PRESIDENT Bush inherited some very expensive obligations from past administrations - from a savings-and-loan industry in collapse to an obsolete federal telephone system in need of a $25 billion upgrade.
As he hands power to President-elect Clinton, the millstone of past problems is overall just slightly smaller than the one Mr. Bush inherited from President Reagan. It is still far more vast than the burden Mr. Reagan inherited from President Carter in 1980.
The burden of burdens is the national debt itself. Bush was only able to slow this rumbling avalanche. It grew by about 25 percent during the Bush presidency, once inflation is canceled out, to more than $3 trillion. But during two Reagan terms, the real size of the debt doubled.
The debt is felt in the interest payments it requires. In the current budget, which Mr. Clinton will take over, 15.6 percent of all spending will go to pay interest. But that actually represents a slight improvement. Bush took over a budget that committed 16.5 percent of all spending to interest on the debt. By contrast, Mr. Reagan took over a Carter budget that spent 12.1 percent on interest. The national debt was 26.8 percent of the country's economic output in 1980, 42.6 percent in 1988, and 52.5 perc ent this year, according to the Office of Management and Budget.
The next-most-expensive burden from past excesses is the bailout of savings-and-loan deposits through federal insurance. Early in Bush's term, estimates of what it would cost to make good on all those claims ran to well over $300 billion.
But in spite of a slow economy and even slower real estate prices, the total bailout cost now looks like half that amount. The US Treasury estimates it at $130 billion, the Congressional Budget Office (CBO) at $135 billion. Further, the work is at least half done, the cost at least half paid. The most optimistic assessments put the remaining work at about $40 billion in total.

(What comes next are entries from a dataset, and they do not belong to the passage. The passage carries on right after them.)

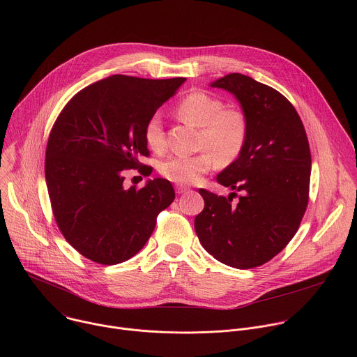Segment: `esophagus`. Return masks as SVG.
Listing matches in <instances>:
<instances>
[{"mask_svg": "<svg viewBox=\"0 0 357 357\" xmlns=\"http://www.w3.org/2000/svg\"><path fill=\"white\" fill-rule=\"evenodd\" d=\"M175 190H176L178 195H181V193H185V192L188 190V188H186V186H182V185H176V186H175Z\"/></svg>", "mask_w": 357, "mask_h": 357, "instance_id": "1", "label": "esophagus"}]
</instances>
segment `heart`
<instances>
[{
  "mask_svg": "<svg viewBox=\"0 0 357 357\" xmlns=\"http://www.w3.org/2000/svg\"><path fill=\"white\" fill-rule=\"evenodd\" d=\"M178 116L200 128L197 155H172L160 164L164 178L179 185H190L208 174L215 161L231 164L247 142L248 124L245 116L233 109H225L223 101L203 91L188 94L176 107ZM144 139L155 152L165 148V134L160 114H152L144 127Z\"/></svg>",
  "mask_w": 357,
  "mask_h": 357,
  "instance_id": "heart-1",
  "label": "heart"
}]
</instances>
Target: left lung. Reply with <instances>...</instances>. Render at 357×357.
I'll use <instances>...</instances> for the list:
<instances>
[{"mask_svg": "<svg viewBox=\"0 0 357 357\" xmlns=\"http://www.w3.org/2000/svg\"><path fill=\"white\" fill-rule=\"evenodd\" d=\"M231 93L247 119L241 154L218 175V182L241 195L233 202L199 189L205 208L195 230L209 254L230 267L263 266L295 236L308 206L311 151L303 124L275 89L241 73L215 80Z\"/></svg>", "mask_w": 357, "mask_h": 357, "instance_id": "1", "label": "left lung"}]
</instances>
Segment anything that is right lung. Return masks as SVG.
I'll list each match as a JSON object with an SVG mask.
<instances>
[{
  "label": "right lung",
  "mask_w": 357,
  "mask_h": 357,
  "mask_svg": "<svg viewBox=\"0 0 357 357\" xmlns=\"http://www.w3.org/2000/svg\"><path fill=\"white\" fill-rule=\"evenodd\" d=\"M185 80L113 75L75 94L55 121L46 146L47 193L59 230L86 259L113 266L134 257L174 202L169 181L127 189L123 172L149 155L145 123Z\"/></svg>",
  "instance_id": "right-lung-1"
}]
</instances>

One of the first political challenges, and choices, to confront Clinton in January will be to convince Congress to pay that money to finish the bailout. Bush failed to convince the House to approve his spending request this past fall.
Delay raises the ultimate cost of the bailout significantly. The value of the assets that the government took over from failed savings institutions and wants to sell deteriorates between 15 and 30 percent a year, according to a government analyst. Price Waterhouse federal budget analyst Stanley Collender cites another estimate that every day of delay costs the US Treasury an extra $3 million.
The bailout of S&L depositors, widely misunderstood by voters to be a bailout of failed thrifts and their executives, is not spending that members of Congress find easy to vote for.
Many banks are in financial trouble, too, raising the prospect that their depositors will need to call on the Treasury as well. The banking picture has improved in recent months, however. The CBO estimates that the Bank Insurance Fund will lose tens of billions of dollars over the next four years, but not more than the fund can handle on its own without taxpayer assistance.
A slow, Herculean task will be cleaning up waste at former nu-clear-arms-manufacturing sites. After 40 years of production, much of it not very attentive to environmental concerns, the plants may cost as much as $200 billion to clean up. The Bush budgets have raised this effort to a pace of about $5 billion a year, but the General Accounting Office has estimated that spending will need to rise to several times that amount in a few years to meet federal standards.
A growing problem is the Pension Benefit Guaranty Corporation (PBGC), a pension-insurance fund backed by the federal government. The corporation has currently identified $18 billion in pension funds as "reasonably possible" losses it may have to cover for companies that are underfunding their pension plans. It is already carrying a $2.5 billion deficit of liabilities over assets. Another major corporate failure or two could send PBGC to the Treasury for a bailout.
Elsewhere, people who default on federally-backed student loans cost the government almost $3 billion last year, although that marked the first decline in the default rate in at least a decade.
The $25 billion modernizing of the federal telephone system is well under way and mostly done. An upgrade of the air-traffic-control system that presented Bush with a similar price tag still has a long way to go.